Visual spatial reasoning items
————————

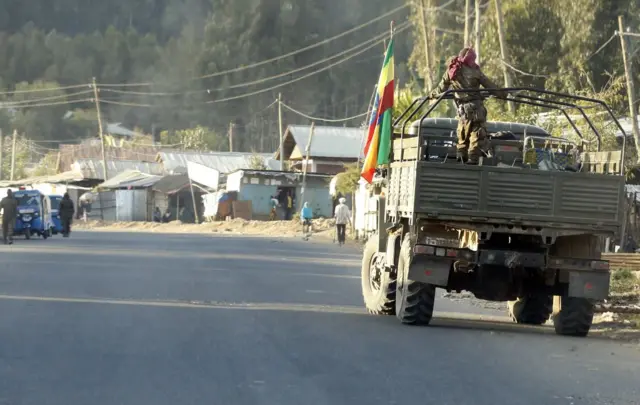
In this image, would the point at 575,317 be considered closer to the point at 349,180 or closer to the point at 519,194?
the point at 519,194

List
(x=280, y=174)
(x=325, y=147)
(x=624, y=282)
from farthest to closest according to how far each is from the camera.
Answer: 1. (x=325, y=147)
2. (x=280, y=174)
3. (x=624, y=282)

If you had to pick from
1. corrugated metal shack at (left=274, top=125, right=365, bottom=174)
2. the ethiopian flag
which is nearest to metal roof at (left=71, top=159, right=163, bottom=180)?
corrugated metal shack at (left=274, top=125, right=365, bottom=174)

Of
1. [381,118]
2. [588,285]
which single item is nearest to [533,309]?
[588,285]

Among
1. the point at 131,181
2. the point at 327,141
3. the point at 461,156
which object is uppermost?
the point at 461,156

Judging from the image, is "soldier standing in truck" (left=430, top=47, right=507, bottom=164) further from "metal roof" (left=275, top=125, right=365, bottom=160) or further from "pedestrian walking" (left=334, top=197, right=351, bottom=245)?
"metal roof" (left=275, top=125, right=365, bottom=160)

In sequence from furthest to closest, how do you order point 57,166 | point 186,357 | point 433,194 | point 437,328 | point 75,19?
1. point 75,19
2. point 57,166
3. point 437,328
4. point 433,194
5. point 186,357

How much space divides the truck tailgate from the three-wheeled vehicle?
2811cm

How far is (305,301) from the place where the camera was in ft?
55.6

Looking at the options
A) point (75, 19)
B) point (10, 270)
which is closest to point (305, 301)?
point (10, 270)

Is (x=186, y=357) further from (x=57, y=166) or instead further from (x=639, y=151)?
(x=57, y=166)

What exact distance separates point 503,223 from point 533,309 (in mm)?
2570

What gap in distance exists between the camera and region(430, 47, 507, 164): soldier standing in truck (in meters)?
13.7

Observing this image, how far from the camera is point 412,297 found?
13.6m

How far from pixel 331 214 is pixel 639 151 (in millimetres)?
37294
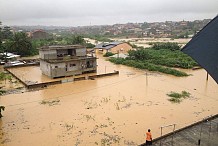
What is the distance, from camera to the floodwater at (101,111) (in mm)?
12344

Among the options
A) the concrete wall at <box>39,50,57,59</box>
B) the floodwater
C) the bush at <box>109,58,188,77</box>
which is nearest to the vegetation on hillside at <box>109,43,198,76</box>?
the bush at <box>109,58,188,77</box>

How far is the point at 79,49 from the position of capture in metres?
27.3

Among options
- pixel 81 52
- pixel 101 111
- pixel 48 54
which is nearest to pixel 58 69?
pixel 48 54

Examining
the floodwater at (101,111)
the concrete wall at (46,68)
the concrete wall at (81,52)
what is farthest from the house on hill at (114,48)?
the floodwater at (101,111)

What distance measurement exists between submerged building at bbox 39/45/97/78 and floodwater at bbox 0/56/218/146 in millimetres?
2452

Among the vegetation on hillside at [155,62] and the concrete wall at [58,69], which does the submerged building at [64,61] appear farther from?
the vegetation on hillside at [155,62]

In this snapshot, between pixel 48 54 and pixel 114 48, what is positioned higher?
pixel 48 54

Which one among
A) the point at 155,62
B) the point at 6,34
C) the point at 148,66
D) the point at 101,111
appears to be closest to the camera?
the point at 101,111

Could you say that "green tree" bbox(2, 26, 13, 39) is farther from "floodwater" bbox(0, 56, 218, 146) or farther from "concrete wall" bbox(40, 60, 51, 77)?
"floodwater" bbox(0, 56, 218, 146)

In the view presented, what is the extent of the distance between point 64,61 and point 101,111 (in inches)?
405

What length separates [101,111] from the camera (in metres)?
15.9

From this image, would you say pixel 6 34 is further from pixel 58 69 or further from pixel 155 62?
pixel 58 69

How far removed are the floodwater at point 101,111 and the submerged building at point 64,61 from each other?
2.45 m

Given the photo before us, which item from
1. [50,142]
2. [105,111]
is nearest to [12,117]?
[50,142]
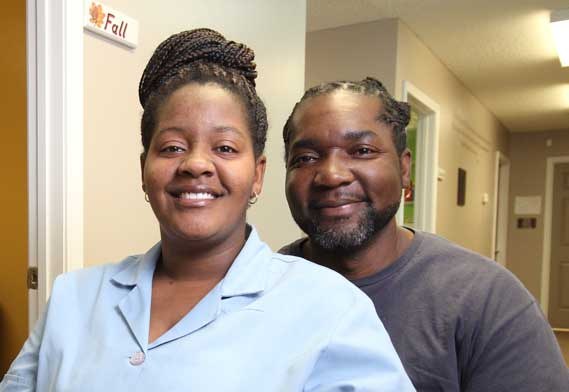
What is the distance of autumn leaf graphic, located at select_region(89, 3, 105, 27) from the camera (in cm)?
143

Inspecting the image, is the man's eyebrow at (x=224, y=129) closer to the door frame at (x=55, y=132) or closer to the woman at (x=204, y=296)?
the woman at (x=204, y=296)

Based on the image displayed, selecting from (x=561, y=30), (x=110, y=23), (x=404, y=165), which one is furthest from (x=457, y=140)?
(x=110, y=23)

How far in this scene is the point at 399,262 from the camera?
105 centimetres

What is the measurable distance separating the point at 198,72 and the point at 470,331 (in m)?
0.69

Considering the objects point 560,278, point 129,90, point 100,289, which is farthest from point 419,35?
point 560,278

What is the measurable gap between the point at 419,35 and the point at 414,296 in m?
2.65

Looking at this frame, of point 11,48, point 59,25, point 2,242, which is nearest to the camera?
point 59,25

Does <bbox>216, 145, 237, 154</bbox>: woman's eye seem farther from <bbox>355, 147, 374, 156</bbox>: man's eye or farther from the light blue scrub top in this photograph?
<bbox>355, 147, 374, 156</bbox>: man's eye

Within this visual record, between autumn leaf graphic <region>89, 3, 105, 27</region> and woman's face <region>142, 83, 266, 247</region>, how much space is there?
2.67 feet

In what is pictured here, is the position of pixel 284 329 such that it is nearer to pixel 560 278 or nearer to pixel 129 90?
pixel 129 90

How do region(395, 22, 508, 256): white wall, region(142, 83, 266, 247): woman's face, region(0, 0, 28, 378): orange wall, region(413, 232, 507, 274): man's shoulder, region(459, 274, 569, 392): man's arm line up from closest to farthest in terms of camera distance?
region(142, 83, 266, 247): woman's face → region(459, 274, 569, 392): man's arm → region(413, 232, 507, 274): man's shoulder → region(0, 0, 28, 378): orange wall → region(395, 22, 508, 256): white wall

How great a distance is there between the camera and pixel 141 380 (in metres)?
0.67

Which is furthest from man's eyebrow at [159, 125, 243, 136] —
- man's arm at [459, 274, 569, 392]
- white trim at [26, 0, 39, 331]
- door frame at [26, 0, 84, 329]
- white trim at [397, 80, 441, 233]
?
white trim at [397, 80, 441, 233]

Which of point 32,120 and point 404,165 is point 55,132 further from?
point 404,165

————————

> OBJECTIVE: Transcribe word for word every line from the one containing "Which is furthest" through the last line of the records, keeping both ends.

> THE COMPLETED TASK:
Which is furthest from man's eyebrow at [159, 125, 243, 136] —
- man's arm at [459, 274, 569, 392]
- white trim at [26, 0, 39, 331]
- door frame at [26, 0, 84, 329]
- white trim at [397, 80, 441, 233]
?
white trim at [397, 80, 441, 233]

Which of point 32,120 and point 404,165 is point 55,132 further from?
point 404,165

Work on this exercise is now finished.